Where a manager concludes that a member of staff’s performance is unsatisfactory, the manager may require the individual to complete a programme to achieve improvement subject to following the steps outlined below:

a) If a manager identifies that a member of staff’s performance is unsatisfactory and appraisal discussions and/or informal discussions have failed to result in improvement, the manager will meet with the member of staff to identify the reasons for the unsatisfactory performance and explain clearly the improvements that are required. Subject to the discussion, the outcome of the meeting could be a programme to achieve improvement; this would nominally be for a period up to six months.’

Paragraph 2 clearly says that only when the informal process has failed can the further steps, described at paragraph 3, be taken.
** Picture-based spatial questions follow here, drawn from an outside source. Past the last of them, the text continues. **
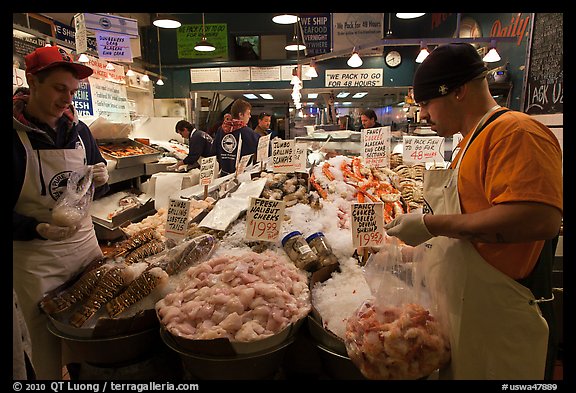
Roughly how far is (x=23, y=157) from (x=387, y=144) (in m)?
2.70

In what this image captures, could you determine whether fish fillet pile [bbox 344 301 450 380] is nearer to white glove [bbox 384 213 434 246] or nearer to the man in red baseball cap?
white glove [bbox 384 213 434 246]

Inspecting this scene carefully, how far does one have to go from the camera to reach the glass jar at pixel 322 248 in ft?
7.22

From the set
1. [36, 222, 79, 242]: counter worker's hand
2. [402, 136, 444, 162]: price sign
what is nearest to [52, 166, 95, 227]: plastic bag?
[36, 222, 79, 242]: counter worker's hand

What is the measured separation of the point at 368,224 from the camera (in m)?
2.09

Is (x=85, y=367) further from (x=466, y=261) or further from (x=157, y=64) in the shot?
(x=157, y=64)

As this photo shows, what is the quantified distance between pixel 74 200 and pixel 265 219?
1069 millimetres

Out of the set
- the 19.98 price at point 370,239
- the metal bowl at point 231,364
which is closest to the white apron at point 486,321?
the 19.98 price at point 370,239

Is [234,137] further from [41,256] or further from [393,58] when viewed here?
[393,58]

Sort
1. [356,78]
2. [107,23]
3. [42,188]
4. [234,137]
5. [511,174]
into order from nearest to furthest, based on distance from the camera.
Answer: [511,174]
[42,188]
[234,137]
[107,23]
[356,78]

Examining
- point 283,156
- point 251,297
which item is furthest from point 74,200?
point 283,156

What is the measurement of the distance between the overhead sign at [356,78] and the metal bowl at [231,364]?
1116 centimetres

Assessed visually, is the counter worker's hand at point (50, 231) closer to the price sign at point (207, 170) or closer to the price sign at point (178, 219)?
the price sign at point (178, 219)

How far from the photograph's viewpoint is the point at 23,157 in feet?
6.57

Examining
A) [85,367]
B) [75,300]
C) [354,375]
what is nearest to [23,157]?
[75,300]
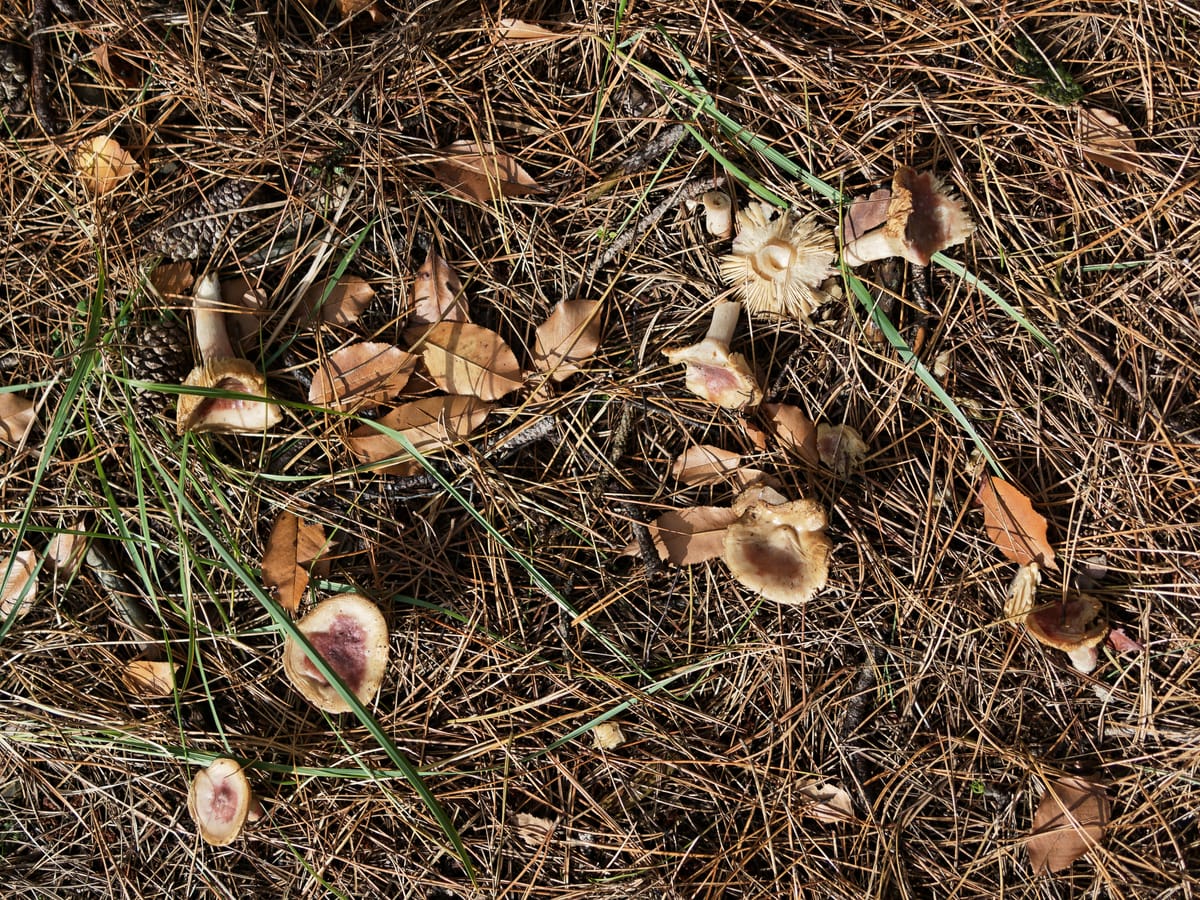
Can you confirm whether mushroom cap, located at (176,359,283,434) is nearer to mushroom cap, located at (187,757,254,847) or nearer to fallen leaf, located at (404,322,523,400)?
fallen leaf, located at (404,322,523,400)

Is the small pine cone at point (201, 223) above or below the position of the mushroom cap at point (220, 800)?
above

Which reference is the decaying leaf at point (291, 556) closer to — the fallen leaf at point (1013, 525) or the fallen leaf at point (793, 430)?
the fallen leaf at point (793, 430)

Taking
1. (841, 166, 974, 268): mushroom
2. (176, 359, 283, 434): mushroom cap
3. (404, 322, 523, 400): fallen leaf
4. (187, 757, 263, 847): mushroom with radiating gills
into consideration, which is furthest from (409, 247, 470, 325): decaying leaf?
(187, 757, 263, 847): mushroom with radiating gills

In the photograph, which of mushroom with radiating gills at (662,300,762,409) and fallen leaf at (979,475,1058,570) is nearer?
mushroom with radiating gills at (662,300,762,409)

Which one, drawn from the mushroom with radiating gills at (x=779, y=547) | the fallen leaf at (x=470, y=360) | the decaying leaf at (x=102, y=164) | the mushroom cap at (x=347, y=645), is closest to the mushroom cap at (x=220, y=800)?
the mushroom cap at (x=347, y=645)

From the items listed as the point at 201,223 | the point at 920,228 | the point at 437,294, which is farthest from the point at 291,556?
the point at 920,228

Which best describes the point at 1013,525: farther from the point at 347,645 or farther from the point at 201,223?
the point at 201,223
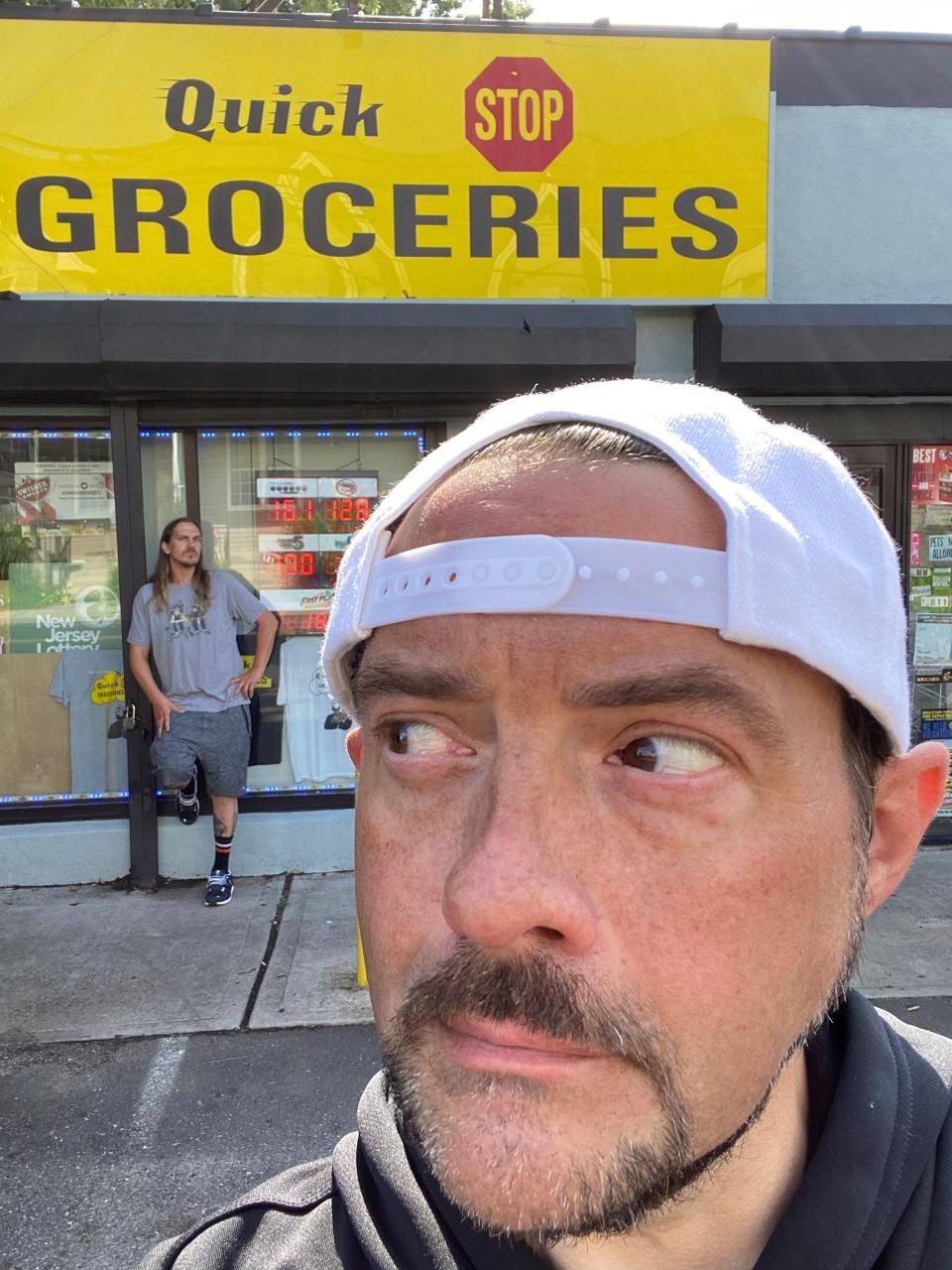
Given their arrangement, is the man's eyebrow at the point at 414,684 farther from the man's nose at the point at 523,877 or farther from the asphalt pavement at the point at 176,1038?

These may include the implementation of a plan to achieve improvement.  In any case including what (the Tribunal claims) is not expressly excluded in paragraph 2 is not enough.  Paragraph 3 also says such a plan may only be implemented after the informal process has failed. To satisfy the Tribunal’s conclusion it is also necessary to exclude what is expressly included in this paragraph. The Claimant’s view is that such ‘flexibility’ of interpretation, ignoring context, obliterated the distinction between the informal and formal stages rendering the agreement meaningless. It created a precedent for re-interviewing senior journalists at the whim of management.

At paragraph 12 of his witness statement, manager, Andrew Thorman says, ‘As part of my investigation, I reviewed the informal work plan in question. Although, I felt that the issuing of a work plan is indicative of a formal process, I agreed with the reasoning, which was to provide clarity to Devan and agree objectives.’

It is a ground of appeal that finding such an interpretation acceptable in the manner the Tribunal does is perverse and biased. It is also biased and perverse in that it sanctions a flawed capability process in breach of the agreement.